▶ _Texte étudié_
Une autre chose qui je pense doit changer est les modèles que les économistes utilisent pour leurs prédictions. Les êtres humains sont pleins d’émotions. Pourtant, très peu d’économistes se penchent sur la façon dont les gens fonctionnent. C’est pourquoi je crois que nous devons faire bien plus attention à la psychologie et aux émotions qui sont sans nul doute affectées par les crises et le cycle économique.

Vous mentionnez le comportement des gens, qui est souvent l’objet de discussions liées à la crise : est-elle est une crise de la morale et de l’éthique dans les cercles d’affaires comme certains le pensent, montrant du doigt par exemple ce qui a pu se passer notamment dans des banques américaines ?

Adam Smith, un des pères spirituels du capitalisme, écrivait il a 230 ans dans La Richesse des Nations, que l’on peut faire du profit tout en prenant des précautions, les deux cohabitant de manière équilibrée. Je trouve que nous, en tant que société humaine – et c’est particulièrement vrai pour l’Ouest, nous sommes concentrés énormément sur le profit et très peu sur les précautions, le soin d’autrui, de la société et aussi l’attention à porter à la nature. Il nous faut retrouver cet équilibre. C’est lié par exemple à la façon dont on forme aujourd’hui les dirigeants de demain. La plupart des programmes de type MBA enseignent comment faire du profit. Mais des sujets comme faire attention, la viabilité sur le long terme ou comment faire des affaires de manière responsable manquent à l’appel. Cela doit changer. Car si le système capitaliste veut fonctionner – et je pense que c’est le meilleur système qui a été inventé à ce jour – alors l’équilibre entre le profit et les précautions doit vraiment être préservé.

Peut-on éventuellement considérer ceci comme l’un des leçons de la crise actuelle ? Si oui, est-ce que vous pensez que le monde aura retenu la leçon pour la prochaine fois ?

Je suis d’un optimisme incroyable. Quand je parle avec des représentants d’autres entreprises, dans notre secteur ou ailleurs, ils sont sur la même longueur d’ondes. Je suis optimiste grâce à la jeune génération. Grâce aux réseaux sociaux, elle voit plus loin. Elle comprends la technologie bien mieux que la génération actuellement au pouvoir. Cela veut aussi dire que les membres de cette générations seront dans des positions de pouvoir bien plus rapidement que ma génération. C’est l’une des raisons qui fait de moi un optimiste.

▶ _Données de l'exercice_

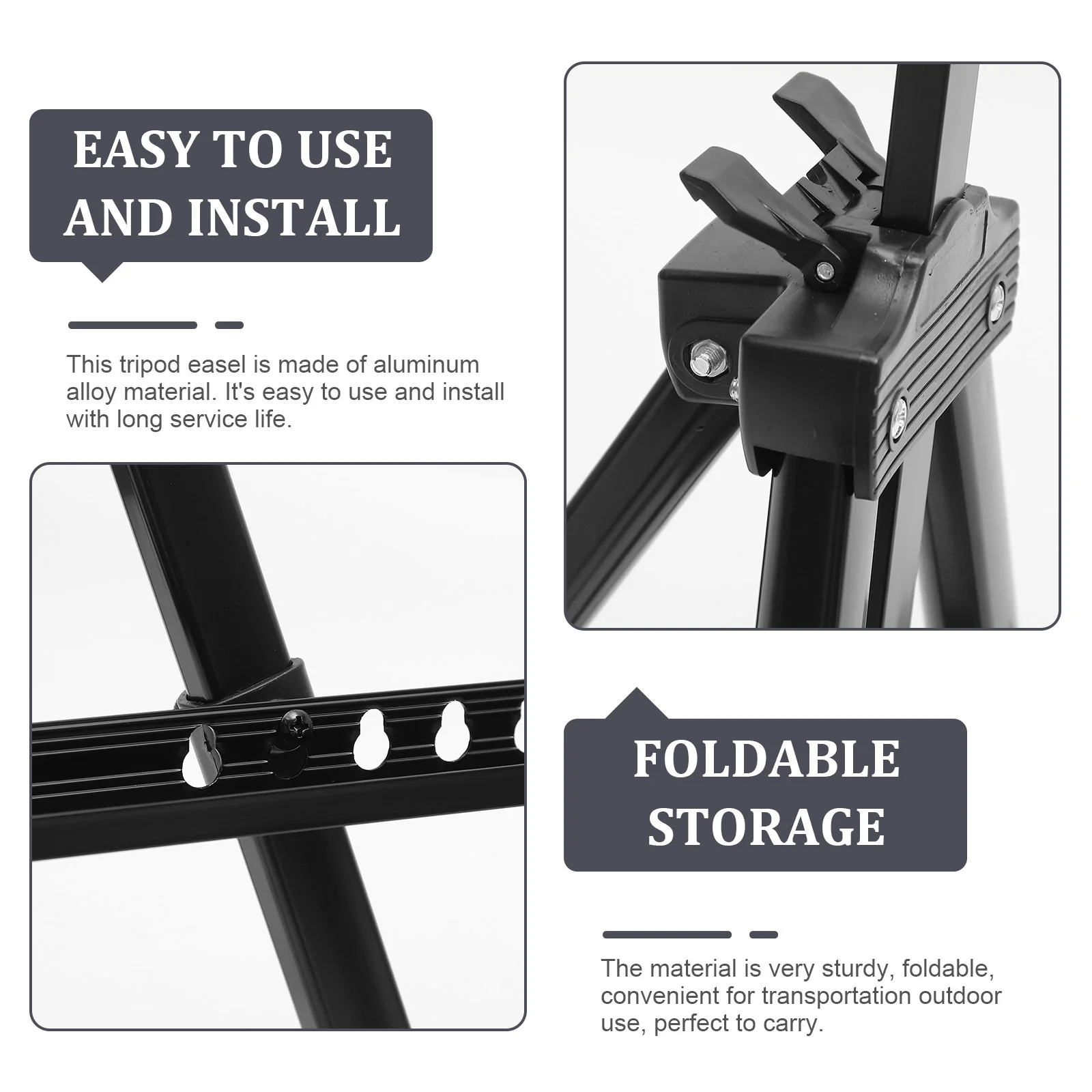 EASY TO USE AND INSTALL

This tripod easel is made of aluminum alloy material. It's easy to use and install with long service life.

FOLDABLE STORAGE

The material is very sturdy, foldable, convenient for transportation outdoor use, perfect to carry.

▶ _Consigne A_
D'après le texte étudié, expliquez en une à trois phrases pourquoi la personne qui répond aux questions se déclare optimiste.
▶ _Consigne B_
Relevez dans le texte étudié tous les sujets qui, selon la personne interrogée, manquent à l'appel dans la plupart des programmes de type MBA.

▶ _Corrigé A_
Elle est optimiste grâce à la jeune génération, qui voit plus loin grâce aux réseaux sociaux et comprend la technologie bien mieux que la génération actuellement au pouvoir. Les membres de cette génération accéderont donc à des positions de pouvoir bien plus rapidement que ceux de sa propre génération. De plus, les représentants d'autres entreprises avec qui elle parle sont sur la même longueur d'ondes.

▶ _Corrigé B_
- faire attention
- la viabilité sur le long terme
- comment faire des affaires de manière responsable